**Work to be completed:** Set down exactly, from the records below, the line with "phylum: Chordata" through the line with "category: possum", and nothing else.

**Records:**
Start of Block

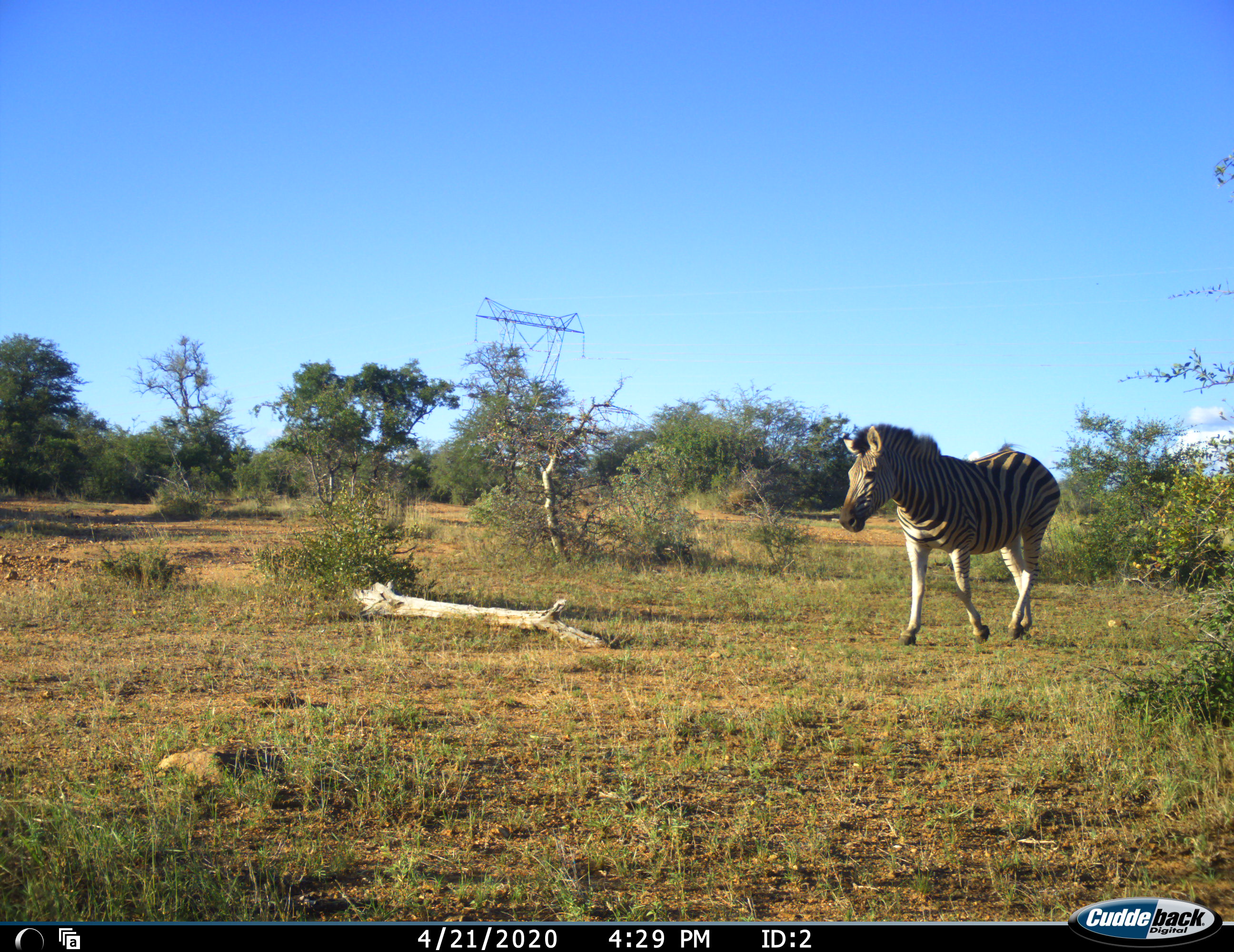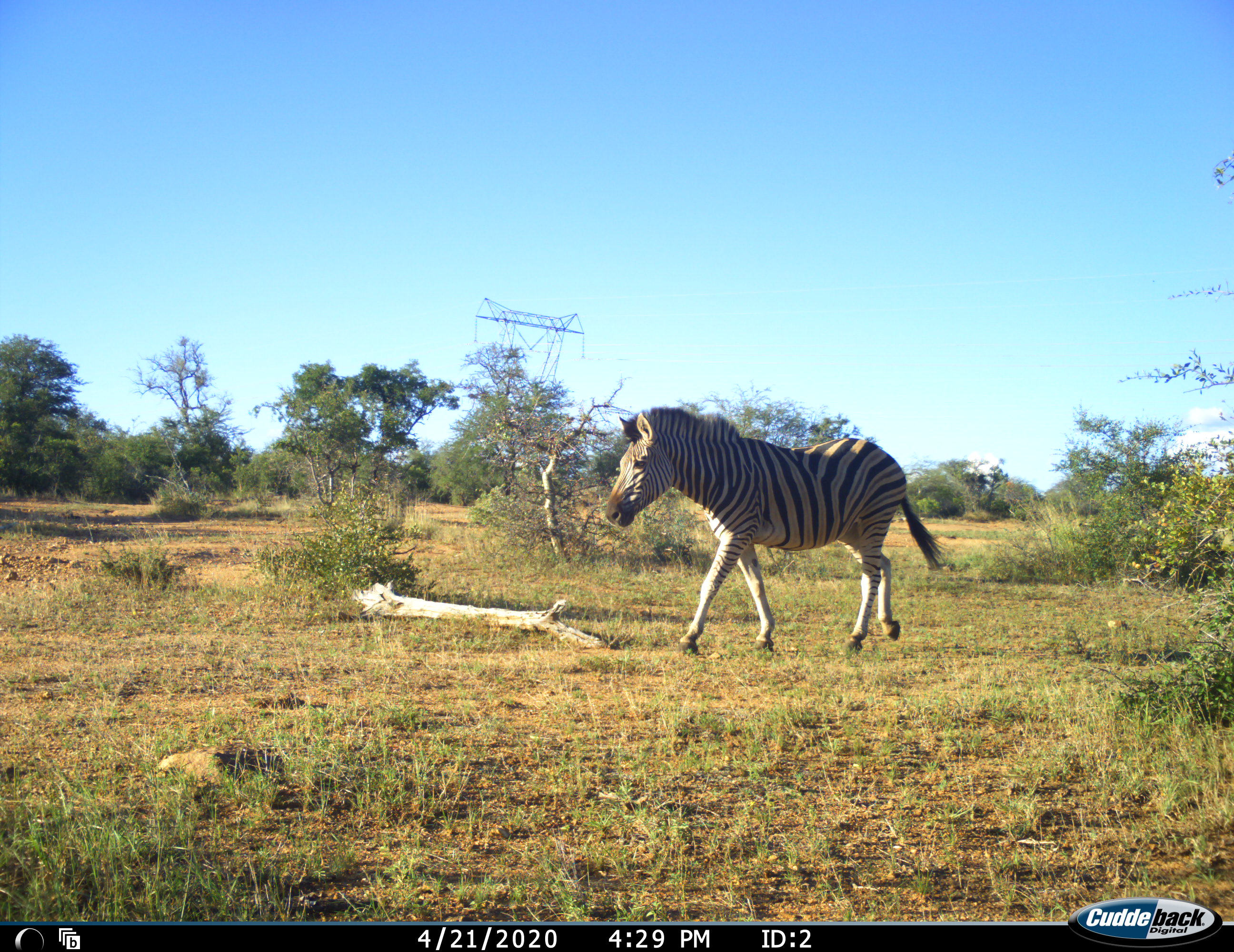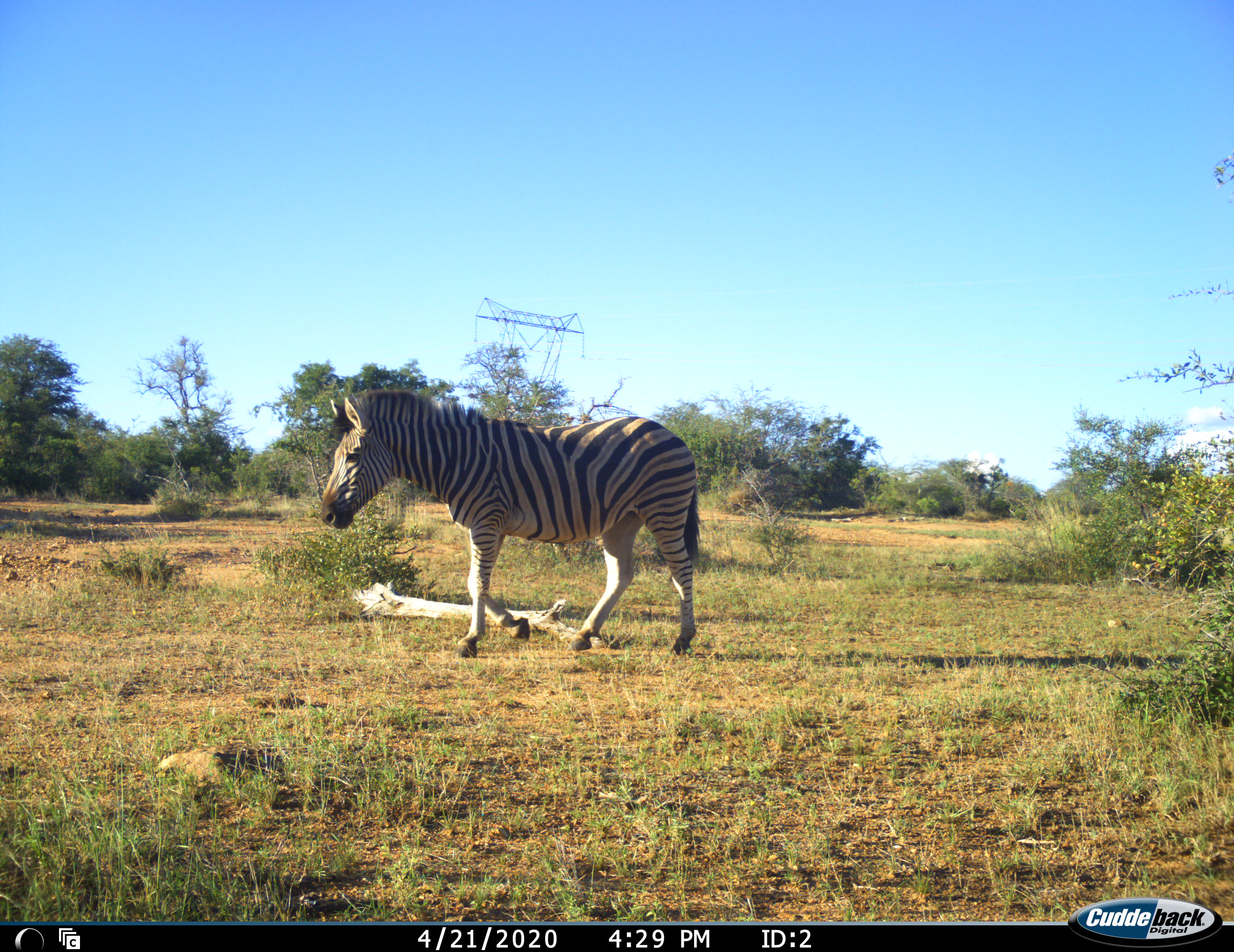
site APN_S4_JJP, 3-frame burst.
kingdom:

End of Block
Start of Block

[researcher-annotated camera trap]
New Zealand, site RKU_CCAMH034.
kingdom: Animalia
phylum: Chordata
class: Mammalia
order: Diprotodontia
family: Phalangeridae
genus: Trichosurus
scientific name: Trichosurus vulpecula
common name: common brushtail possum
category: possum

End of Block

**Task solution:**
phylum: Chordata
class: Mammalia
order: Diprotodontia
family: Phalangeridae
genus: Trichosurus
scientific name: Trichosurus vulpecula
common name: common brushtail possum
category: possum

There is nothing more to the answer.